In the art, since the wavelength of the Bragg grating is uniquely determined by the strain and the temperature of the grating, in principle, if one could simply measure the strain and the temperature of the grating at all times, then one could always know the wavelength of the grating. In practice, this is accomplished by attaching the grating to an actuator such as a piezoelectric element, then stretching the fiber some determinable amount. If the positional relationship between the actuator and the fiber is maintained, then one can theoretically deduce the Bragg grating wavelength by measuring the displacement of the actuator.

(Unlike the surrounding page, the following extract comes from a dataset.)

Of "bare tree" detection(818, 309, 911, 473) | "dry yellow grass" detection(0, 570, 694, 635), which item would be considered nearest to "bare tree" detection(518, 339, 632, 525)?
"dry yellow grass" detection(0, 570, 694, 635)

But it is known that if there is some lost motion between the fiber and the actuator, then a measurement of the actuator displacement will result in an erroneous wavelength determination. For example, when strain tuning a coated optical fiber, this effect is almost unavoidable, as the known attachment techniques will involve some sort of epoxy with a limited holding ability. Additionally, tuning the fiber Bragg grating by applying tensile strain is considered to be an unacceptable method from the perspective of fiber reliability, since the lifetime of a fiber can be significantly reduced by continuously stressing it.
Alternatively, another known method encases the Bragg gratings in an all glass element capable of sustaining high compressional loads, which has the potential to be incorporated into a device which can be used to reliably and accurately tune a Bragg grating by strain. The technique was originally applied to pressure transducers and incorporates a glass shell around the device to enable transduction of hydrostatic pressure into compressional strain. The core of the element (the dogbone) can be used in other configurations that allow compressive loads to affect the Bragg wavelength. For example, ends of the glass element can be ground into cone shapes which fit into the cone seats of a body which is mechanically attached to a displacement actuator. This composite glass element Bragg grating has two primary advantages over standard fiber gratings discussed above from the perspective of tunability. The first is that, since the element is placed under compression rather than tension, the device is inherently more reliable. The second is that, because the device can be made of glass with arbitrary dimensions and shapes, the issue of forming a slip-free attachment to an actuator becomes simplified (e.g. glass on metal seats i.e. no epoxy to hold off high forces).
However, if one is concerned with extremely high accuracies, then one cannot ignore the possibility of lost motion or hysteresis even in the glass to metal contact region. For example, over time, the seats may deform slightly, thereby changing the actual displacement of the glass element relative to the actual displacement of the actuator. If the displacement of the actuator rather than the glass element is measured, then there will be an error introduced into the measurement.